Digging through various .lib gathered from around the 'net, it appears that sequential cells (flip-flops, transparent latches and set-reset latches) are often described with the Q and /Q outputs simultaneously. There is some advantage to this :
- You may want to decrease the output fanout so you split it over two related outputs
- You may want to ease bubble-pushing, and the dual/complementary output offers a convenient "conversion" point with some sort of "free inverter".
So I'll have to find a way to include that in the code...
Furthermore, I often get annoyed by the redundancy that is often found inside cells, which makes it harder for the synthesiser to factor some signals, in particular inverters : you can find them in many gates such as XOR, MUX and even DFF. Often, these signals are driven by a common source, such as a clock net, a control signal, and spread to tens of gates (let's say N). So the common signal is sent to N gates with a fan-in of 2 because it must drive the gate and the inverter. Such a fanout creates delays.
Sending a pair of complementary signals lowers the fanout/fanin constraint, so it should be 2× faster (up to...). It also makes place&routing more complex, particularly if it's a dumb algo that doesn't care about the geometry...
But this makes the case for "grouped cells" with one clock or control input signal which is locally amplified to 2 or 4 neighbouring cells. I have seen this recently in a paper or something...
Again, this is an optimisation step, where energy, space and time are progressively enhanced by making some custom cells to solve some local inefficiencies.
Meanwhile I also see some cells with more than 4 inputs.
Currently the system uses up to 4-input LUTS, and quite a bit of obscure code depends on this. But I have seen some larger combinatorial gates such as MUX4, and the adder uses a macrogate containing AND2, AND3 and OR3 with 5 inputs. A LUT5 has 32 entries, while the individual gates total 4+8+8=20 entries, so testing them requires fewer test vectors than a custom macrogate. OTOH the macrogate saves interconnect/routing resources, since it knows how to keep some traces directly at the cell level, without going through the tortuous metal layers.
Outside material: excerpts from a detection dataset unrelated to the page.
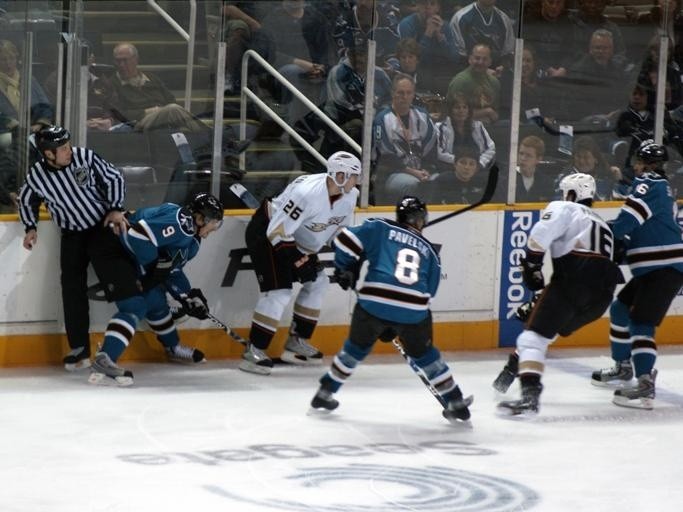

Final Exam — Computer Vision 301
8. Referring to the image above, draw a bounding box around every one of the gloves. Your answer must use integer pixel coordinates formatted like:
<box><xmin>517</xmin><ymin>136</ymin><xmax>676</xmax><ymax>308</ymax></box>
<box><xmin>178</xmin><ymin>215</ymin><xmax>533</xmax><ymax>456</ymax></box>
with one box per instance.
<box><xmin>335</xmin><ymin>270</ymin><xmax>355</xmax><ymax>289</ymax></box>
<box><xmin>519</xmin><ymin>258</ymin><xmax>543</xmax><ymax>290</ymax></box>
<box><xmin>183</xmin><ymin>297</ymin><xmax>209</xmax><ymax>319</ymax></box>
<box><xmin>295</xmin><ymin>256</ymin><xmax>318</xmax><ymax>283</ymax></box>
<box><xmin>515</xmin><ymin>294</ymin><xmax>542</xmax><ymax>320</ymax></box>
I guess a cell would need to be crazy complicated or incredibly more efficient to justify going to LUT6. Even LUT5 would require some rewrites here and there. I also see some cells FA and HA : Full Adder and Half Adder, with 2 or 3 inputs and 2 outputs. This last case is a bit easier to handle since each "macrogate" can be "splitl" into two 1-output gates :
- half adder is just a AND and a XOR so it can be described as these two gates internally
- full adder is a XOR3 and a MAJ3 which can also be built from individual gates.
- Same idea with MUX4 : it can be internally built from three MUX2 at least for the purpose of test vector generation.
Anyway, with @alcim.dev the exploration and design of libraries of gates is progressing.